Take a look at the picture to the right. This… is what I had for dinner a few nights ago. And, as I was chewing a bite of the burger, I started thinking about the food I was taking in. Sure, we all know that McD’s ain’t the greatest choice. Lots of the wrong kinds of fat. Sodium. Sugar. Questionable ingredients. I chose it because I didn’t get up in time to pack a lunch and, at 2:00 in the AM, McDonald’s is one of the few readily available choices in Topeka. It was fast and cheap. But it wasn’t tasty. So often, when I’ve had fast food, I eat it without thinking.

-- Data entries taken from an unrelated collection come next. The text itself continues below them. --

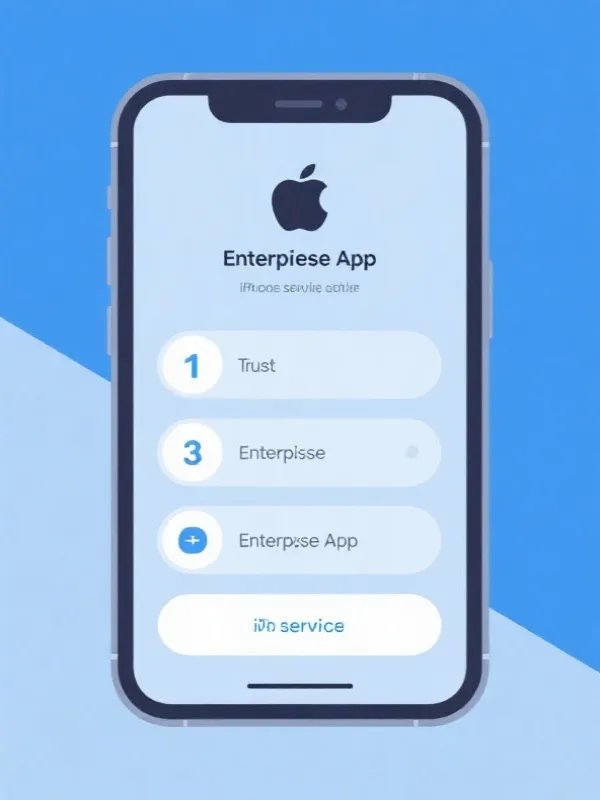 iOS安装步骤图解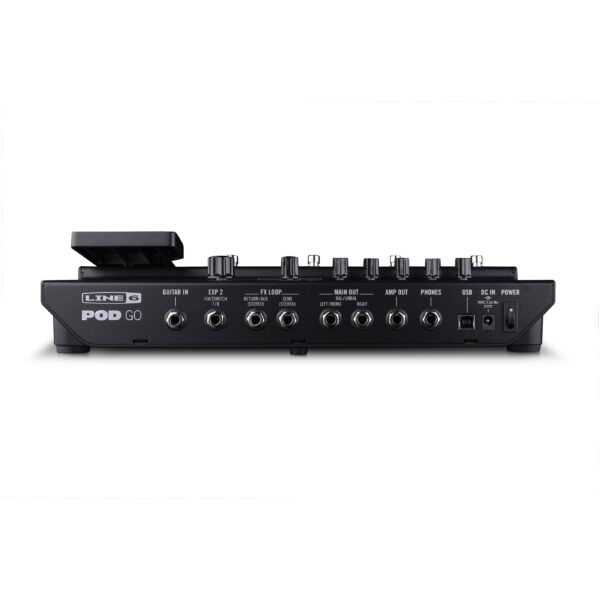 LINE6 Pod Go-3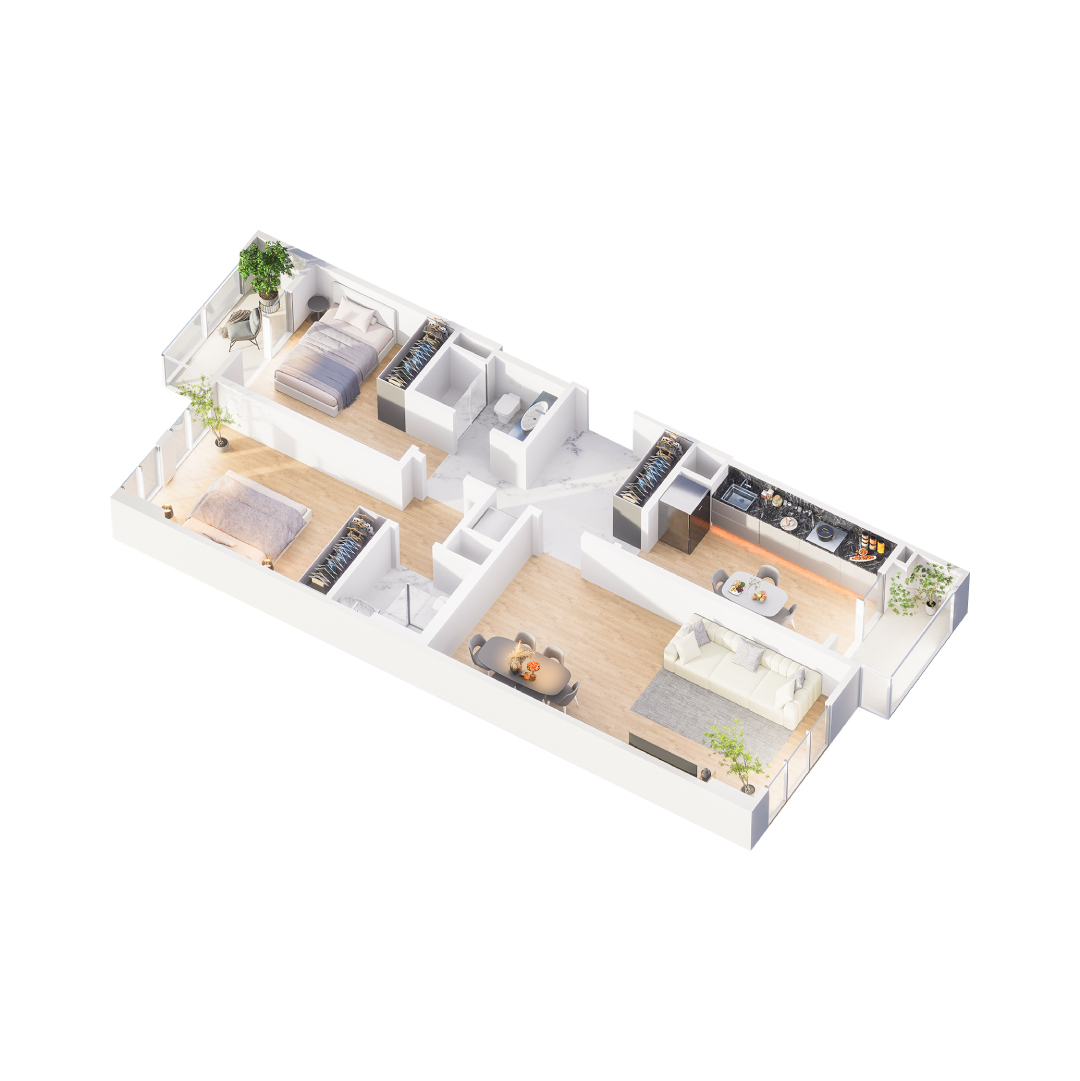 layout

The fat, sodium and sugar sets off some happy places in my brain… but it just doesn’t taste good. Why did I never notice that before?
So I got to thinking about food, health and weight loss. Getting a routine going again. Obviously, I need to avoid fast food but I want to eat foods that I look forward to having. I want to get to a healthy weight and I’m convinced that I can do it while eating kick-ass foods.
In other words, I want to diet without being on a diet. Diet food is boring. Food should be awesome, whether you’re trying to lose weight or not.
I challenged myself the next night to stop at the grocery store to put together something for myself and the work dudes. Something quick and healthy that could be put together in the kitchen in our office. The office kitchen doesn’t have a stove but does have a microwave, toaster oven and a few crock pots.
Taco Soup to the rescue!
Taco Soup has been one of my Go To soups for many a year. It is crazy easy, pretty healthy and is usually a crowd pleaser. (The work dudes really like it!) It is also incredibly versatile. I’ll give you the basic recipe before and also some notes for modifications.
- 1 large bottle of V8
- 1 15 oz can garbanzo beans
- 1 15 oz can corn
- 1 15 oz can kidney beans
- 1 15 oz petite diced tomato
- 1 lb brown ground beef
- Taco seasoning to taste
- Mix all ingredients in a large pot. Simmer for a while. Eat it.
If you're using packets of taco seasoning, plan on 2 or 3 packets of seasoning. I typically use a blend from Pendery's and just add seasoning to taste.
The soup is pretty much ready to go as soon as you mix it up and heat it. It does taste a little better if you simmer it for a while, though. In the instance at work described above, I put all the ingredients in a large crock pot and let it go on high for a few hours.
When serving others, I usually put out some corn chips, sour cream and shredded cheese to garnish.
While I was nomming on my taco soup, I decided I was going to get serious about getting my health under control and the first step was to get a plan together.
This is what I came up with:
- YES to: lots of veggies, moderate amounts of fruit, good sources of protein, eggs, healthy sources of fat and fresh water. My day-to-day food planning will basically be a Paleo plan, which I tend to do well with.
- NO to: fast food, processed food, sugar/sugar substitutes, grains, dairy and alcohol.
- Exercise 30 minutes a day.
- 1 splurge meal out a week. (Note that splurge does not mean a binge or eating excessively. It means eating an excellently prepared meal made with good quality ingredients. Splurge means a momentary relaxing of the sugar, grains, dairy, legumes and alcohol rule and, for just one meal, giving into the pleasures of eating a wonderful meal prepared by someone else.)
And… I’m off and running! Wish me luck!